Problems to solve -
1. Please copy the survey methods passage word for word, everything from "Specifically, five industry-oriented" down to "to January 2020.".
2. Write what comes next in the survey methods passage, picking up after its final sentence.

Page text -
------------------------------------

We paired the interview study with an online survey that we designed and conducted using the Qualtrics platform. As with the interview component, we targeted higher-level management. Accessing this type of population with large-scale probability sampling methods is notoriously difficult (Cycyota and Harrison 2002). Survey research of corporate management has indicated that an important way to increase response rates is to have the survey delivered through legitimated or trusted organizations. As a result, we opted for a convenience sampling approach that leveraged the social networks of corporations through membership in industry trade associations and industry-funded think tanks.

Specifically, five industry-oriented trade organizations and think tanks engaged with issues of data and privacy sent our survey to their member companies.Footnote 1 Given that this targeted sample selected into membership in organizations engaged with privacy and data accountability, our survey results likely provide a more optimistic view of current corporate practices than a larger or more random sample would have offered.. We provided the think tanks and trade organizations with email language/script and survey links for their members and made sure that companies that belonged to more than one of these organizations received only one survey link. The think tanks and trade organizations agreed to send reminder emails one week after the initial survey was sent. Data was collected from November 2019 to January 2020.

In total, our survey was sent to 246 companies. We received a total of 51 responses with 24 fully completed yielding a response rate of approximately 20% for all surveys and approximately 10% for fully completed surveys. This response rate is fairly consistent with other surveys of corporate managers (Cycyota and Harrison 2006). Given our targeted sampling strategy and exploratory nature of the study, we are unable to make strong claims. However, we can identify cleavages of variation and associations that will serve as an important entry point for future research. In particular, our findings from this targeted survey provide evidence that a much larger sampling of corporate big data ethics is necessary and would likely yield valuable insights for scholars, policymakers and business organizations.

------------------------------------

The data -
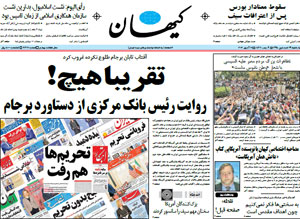 روزنامه کیهان، شماره 21321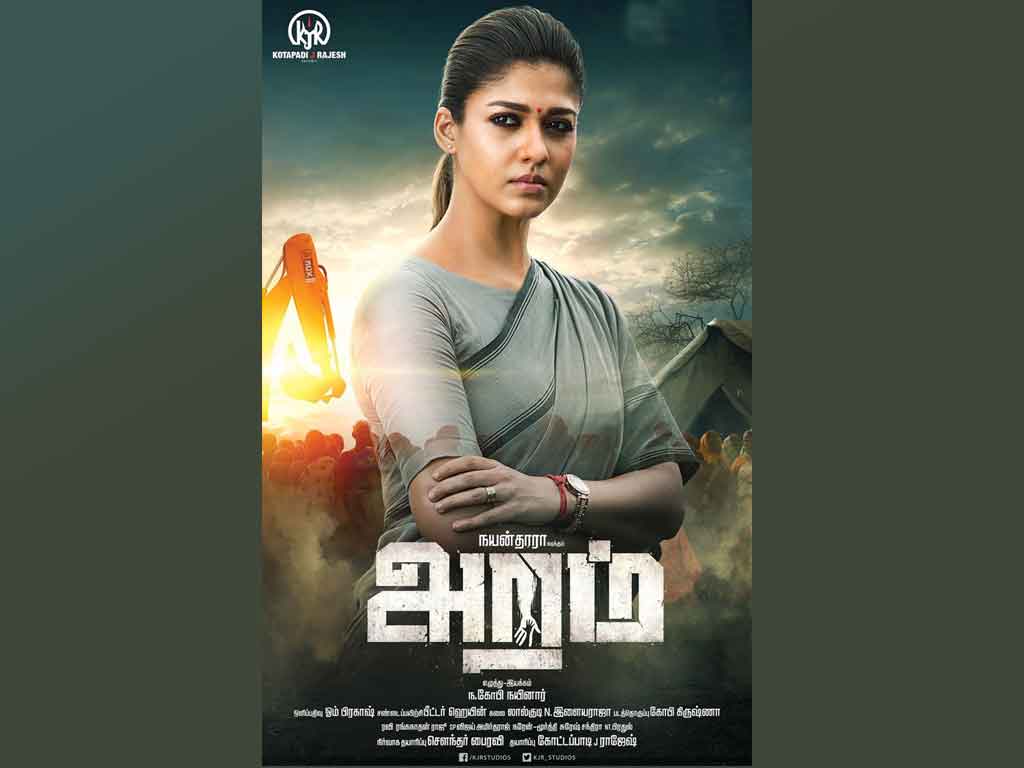 Tamil Cinema Wall paper 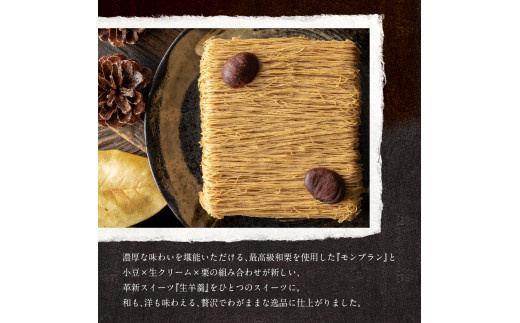 厳選した最高級和栗をたっぷり使用!もりんの和栗モンブラン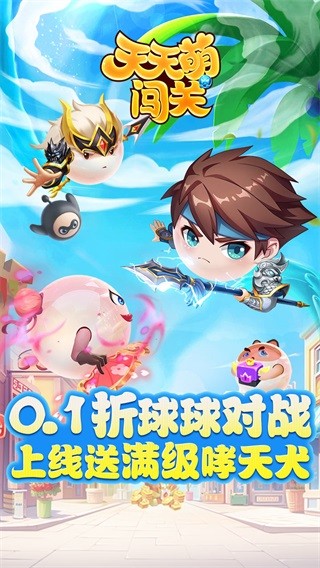 天天萌闯关0.05折版手机版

------------------------------------

Answers given -
1.
Specifically, five industry-oriented trade organizations and think tanks engaged with issues of data and privacy sent our survey to their member companies.Footnote 1 Given that this targeted sample selected into membership in organizations engaged with privacy and data accountability, our survey results likely provide a more optimistic view of current corporate practices than a larger or more random sample would have offered.. We provided the think tanks and trade organizations with email language/script and survey links for their members and made sure that companies that belonged to more than one of these organizations received only one survey link. The think tanks and trade organizations agreed to send reminder emails one week after the initial survey was sent. Data was collected from November 2019 to January 2020.

2.
We derive our survey results, presented below, from our “core sample” of 31 respondents who answered our survey question about the policies their company has in place to address the risks of advanced analytics and AI (22 of these respondents fully completed the survey). Figures 2.1 and 2.2 display the variation in company size in our sample by number of employees and revenue, respectively. We expected that our sample would be comprised of larger companies on average given the membership of the organizations through which we developed our sample, and this indeed turned out to be the case. The largest proportion of the sample, approximately 30%, have more than 40,000 employees or more than $15 billion in revenue. While skewed towards large companies, almost 50% of the sample has fewer than 10,000 employees. As it relates to industries, Table 2.1 shows that most of our corporate respondents worked for information technology companies, with the remainder working for financial services, communications, industrial and healthcare companies, with healthcare composing the smallest proportion of the core sample.

Fig. 2.1
A bar graph plots the core sample percentage versus the number of employees. All values are estimated. Fewer than 250, 3%. 250 to 499, 9.9%. 500 to 999, 7%. 1000 to 9999, 29%. 10000 to 19999, 7%. 20000 to 29999, 3%. 30000 to 39999, 9.9%. More than 40000, 33%.

Distribution of sample company size according to total number of employees

Fig. 2.2
A bar graph plots the core sample percentage versus revenue. All values are estimated. Lesser than 10 million, 7%. 10 to 49 million, 3.5%. 50 to 99 million, 7%. 100 to 499 million, 14%. 1 to 4.99 billion, 20.5%. 5 to 14.99 billion, 14%. 15 billion or more, 34.5%.

Distribution of sample company size according to 2018 revenue

Table 2.1 Survey respondent industry

In subsequent chapters, we will draw from both our survey and interviews to illustrate the array of different concerns, rationales, policies, and systems that are central to data ethics management in these types of corporations.